__GIVEN INSTRUCTION__
Starting at the line that contains "How far from the camera is" and continuing through the end of the records, copy those lines out again with "camera" replaced by "viewer" and everything else left unchanged.

━━━ DATASET

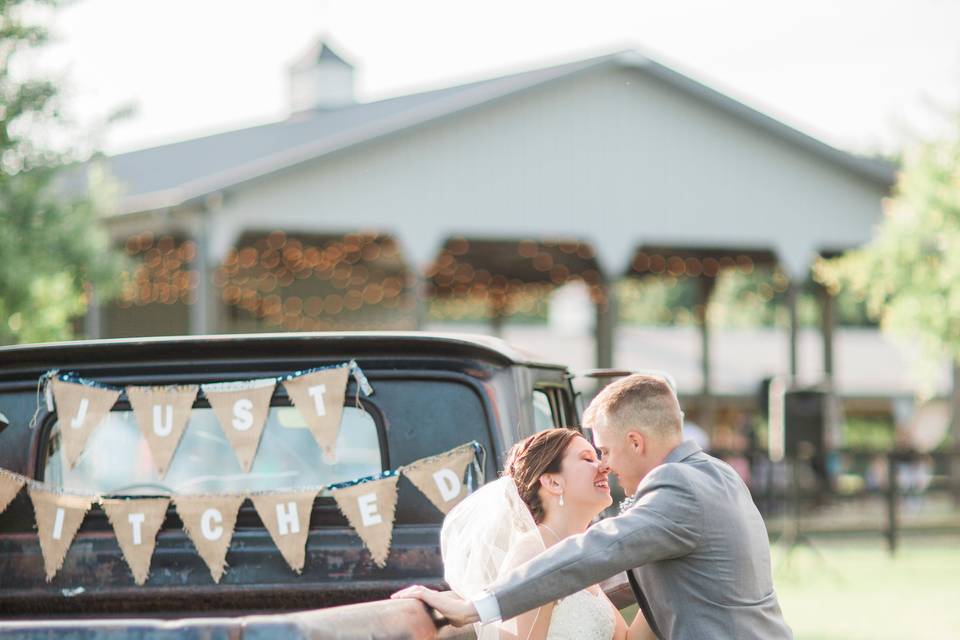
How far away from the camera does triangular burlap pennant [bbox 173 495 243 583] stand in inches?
162

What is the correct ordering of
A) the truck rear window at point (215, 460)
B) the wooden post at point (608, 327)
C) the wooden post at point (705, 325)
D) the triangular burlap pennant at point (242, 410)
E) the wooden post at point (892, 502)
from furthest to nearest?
the wooden post at point (705, 325), the wooden post at point (608, 327), the wooden post at point (892, 502), the truck rear window at point (215, 460), the triangular burlap pennant at point (242, 410)

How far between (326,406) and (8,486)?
110 cm

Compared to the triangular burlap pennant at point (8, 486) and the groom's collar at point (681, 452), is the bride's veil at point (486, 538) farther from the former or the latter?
the triangular burlap pennant at point (8, 486)

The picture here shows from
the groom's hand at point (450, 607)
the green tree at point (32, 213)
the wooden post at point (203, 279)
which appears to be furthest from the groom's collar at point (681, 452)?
the wooden post at point (203, 279)

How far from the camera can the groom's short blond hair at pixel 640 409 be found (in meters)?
3.42

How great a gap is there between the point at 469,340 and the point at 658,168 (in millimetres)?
20830

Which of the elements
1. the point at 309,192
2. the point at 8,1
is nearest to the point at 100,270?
the point at 8,1

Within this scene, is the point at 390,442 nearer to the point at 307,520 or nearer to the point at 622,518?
the point at 307,520

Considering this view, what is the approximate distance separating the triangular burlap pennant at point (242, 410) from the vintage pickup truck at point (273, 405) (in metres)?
0.05

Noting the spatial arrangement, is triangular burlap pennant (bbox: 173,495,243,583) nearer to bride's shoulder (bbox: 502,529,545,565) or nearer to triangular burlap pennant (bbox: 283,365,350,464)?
triangular burlap pennant (bbox: 283,365,350,464)

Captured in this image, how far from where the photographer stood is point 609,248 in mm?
24000

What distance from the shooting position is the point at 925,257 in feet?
73.7

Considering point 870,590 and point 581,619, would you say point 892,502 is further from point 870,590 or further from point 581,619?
point 581,619

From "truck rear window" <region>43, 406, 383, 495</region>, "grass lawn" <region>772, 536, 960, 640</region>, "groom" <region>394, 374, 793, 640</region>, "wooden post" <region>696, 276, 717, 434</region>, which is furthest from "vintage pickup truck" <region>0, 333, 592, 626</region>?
"wooden post" <region>696, 276, 717, 434</region>
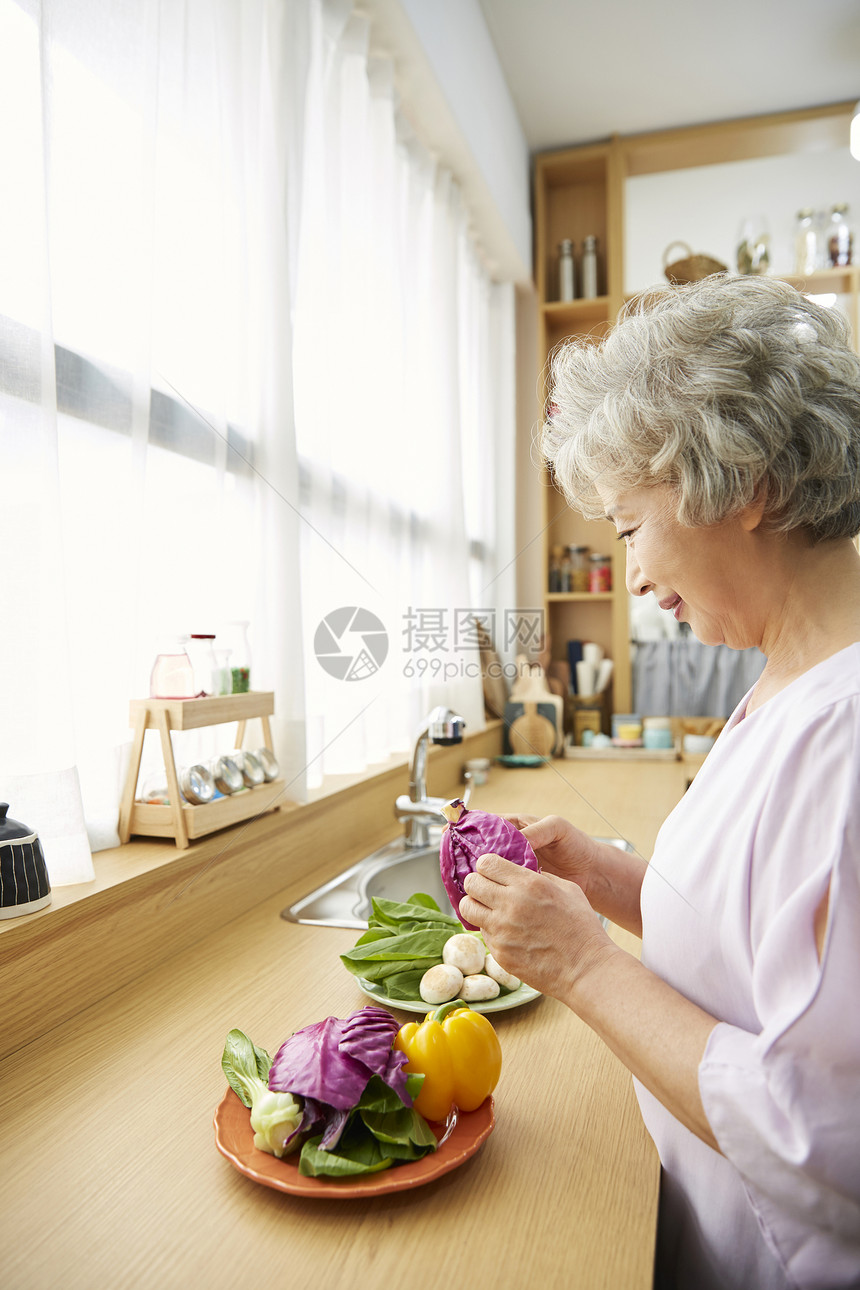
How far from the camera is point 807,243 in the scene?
3.30 m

━━━━━━

__RESULT FOR THIS EXERCISE__
How far from the viewer is point 807,243 in the scene?
3.30 m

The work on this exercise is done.